# **PRETRAINING**
## **CSE6250 Big Data Analytics for Healthcare Spring 2024 Final Project Draft**
Paper: "Generative Biomedical Entity Linking via Knowledge Base-Guided Pre-training and Synonyms-Aware Fine-tuning" by Hongyi Yuan, Zheng Yuan, and Sheng Yu

## **Mount Notebook to Google Drive**

In [1]:
import datetime
start = datetime.datetime.now()
print(start)

import os, sys
from google.colab import drive

print('Current Working Directory:', os.getcwd())
drive.mount('/content/gdrive')
drive_path = '/content/gdrive/My Drive/bd4h-team-a4'
os.chdir(drive_path)
print('Working Directory:', os.getcwd())

import warnings
warnings.filterwarnings('ignore')

2024-04-21 12:12:32.548142
Current Working Directory: /content
Mounted at /content/gdrive
Working Directory: /content/gdrive/My Drive/bd4h-team-a4


In [2]:
%pip install transformers[torch]
%pip install peft
%pip install evaluate



In [4]:
# import packages
from collections import Counter
# import evaluate
import json
import numpy as np
import pandas as pd
# from peft import LoraConfig, get_peft_model
import pickle
import random
import torch
from torch.utils.data import DataLoader, Dataset, random_split
from transformers import BartConfig, BartTokenizer, BartForConditionalGeneration, Seq2SeqTrainer, Seq2SeqTrainingArguments
from typing import List, Dict

# finetuning hyperparams
evaluation = False  # change to True for test/dev
testset = True  # change to True for test
prefix_mention_is = True

pretrain_data_path = './pretrain/2023AB'
pretrain_model_path = './pretrain/model'
finetune_dict_path = './finetune/data/bc5cdr/target_kb.json'
finetune_data_path = './finetune/data/bc5cdr/'

### **3.a.1 Pretraining Data**

Load raw data (UMLS pretraining):

In [5]:
# Create Pre-Training Knowledge Base from UMLS Data

# (DRAFT cui_list = ['C1834523', 'C1998071', 'C1136989', 'C1562931', 'C5241135', 'C1334508'])
# limit dataset to relevant source ontologies
source_ontology = ['CPT', 'FMA', 'GO', 'HGNC', 'HPO', 'ICD10', 'ICD10CM', 'ICD9CM', 'MDR', 'MSH', 'MTH', 'NCBI', 'NCI', 'NDDF', 'NDFRT', 'OMIM', 'RXNORM', 'SNOMEDCT_US']
# limit dataset to 21 semantic types
semantic_type = set(['T005', 'T007', 'T017', 'T022', 'T031', 'T033', 'T037', 'T038', 'T058', 'T062', 'T074', 'T082', 'T091', 'T092', 'T097', 'T098', 'T103', 'T168', 'T170', 'T201', 'T204'])

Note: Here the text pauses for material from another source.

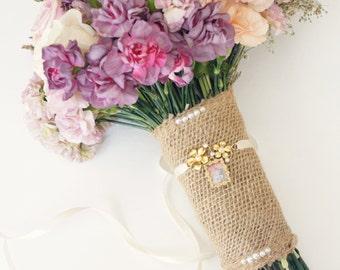 Gold bouquet locket, Bouquet photo charm, Wedding bouquet accessory, Gold bouquet charm, Bridal accessory, Remembrance, Bridal shower gift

# manually define templates for synthetic training sentences
templates = ['is defined as', 'is described as', 'is the definition of', 'describes', 'defines']
templates_nodef = ['are the synonyms of', 'indicate the same concept as', 'has synonyms, such as', 'refers to the same concept as']
templates_nosyn = ['is', 'is the same as', 'is', 'is the same as']
# define special tokens
special_tokens = ['START', 'END']

# pre-process STY.csv
semantic_type_ontology = pd.read_csv(f'{pretrain_data_path}/STY.csv')

semantic_type_size = 0

while len(semantic_type) != semantic_type_size:                           # recursively go through list to add all child and child-child TUIs to semantic_type
  semantic_type_size = len(semantic_type)
  for i in range(len(semantic_type_ontology)):
    if semantic_type_ontology['Parents'][i][-4:] in semantic_type:        # if the parent TUI is in semantic_type
      semantic_type.update([semantic_type_ontology['Class ID'][i][-4:]])  # add the child TUI to semantic_type
print('STY.csv loaded')

# pre-process MRCONSO.RRF
cui_synonyms = dict()
source_ontology_cuis = set()
with open(f'{pretrain_data_path}/MRCONSO.RRF') as mrconso:
# with open(f'{pretrain_data_path}/MRCONSO-SMALL.RRF') as mrconso:
  for line in mrconso:
    record = line.strip().split("|")
    cui = record[0]
    language = record[1]
    source = record[11]

    if source in source_ontology and language == "ENG":   # skip non-english records (DRAFT if cui in cui_list)
      cui_name = record[14]

      if cui not in cui_synonyms:             # create dictionary of cuis to mrconso strings
        cui_synonyms[cui] = [cui_name]
      else:
        cui_synonyms[cui].append(cui_name)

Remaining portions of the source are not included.